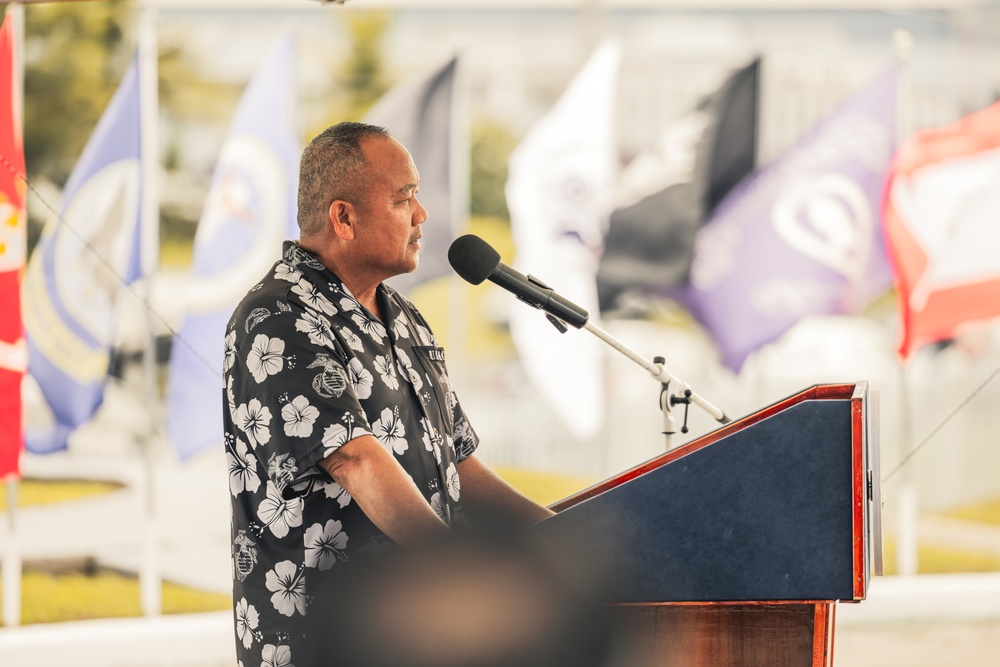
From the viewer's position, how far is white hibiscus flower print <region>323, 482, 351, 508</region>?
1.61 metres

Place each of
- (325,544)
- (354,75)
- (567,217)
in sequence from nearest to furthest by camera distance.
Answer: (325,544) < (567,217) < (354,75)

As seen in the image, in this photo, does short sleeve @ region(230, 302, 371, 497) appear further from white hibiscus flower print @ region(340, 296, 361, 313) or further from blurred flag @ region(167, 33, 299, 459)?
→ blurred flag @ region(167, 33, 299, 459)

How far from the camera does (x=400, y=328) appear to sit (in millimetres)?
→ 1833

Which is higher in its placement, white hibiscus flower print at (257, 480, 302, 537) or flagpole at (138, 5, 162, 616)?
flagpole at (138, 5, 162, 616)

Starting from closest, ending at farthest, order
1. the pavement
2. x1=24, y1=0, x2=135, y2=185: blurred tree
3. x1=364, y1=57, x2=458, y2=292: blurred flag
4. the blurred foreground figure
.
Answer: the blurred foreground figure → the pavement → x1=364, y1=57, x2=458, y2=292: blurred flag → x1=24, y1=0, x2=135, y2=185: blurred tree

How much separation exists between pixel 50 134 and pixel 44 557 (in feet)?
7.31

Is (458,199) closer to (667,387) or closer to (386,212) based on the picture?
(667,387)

#### [小問]
「How much separation」を含む行から最後の行まで、両端の行を含めて一字一句変えずに書き写せ。

#### [解答出力]
How much separation exists between pixel 50 134 and pixel 44 557 (in feet)?
7.31

Is (458,199) closer to (667,387) or closer to (386,212) based on the picture?
(667,387)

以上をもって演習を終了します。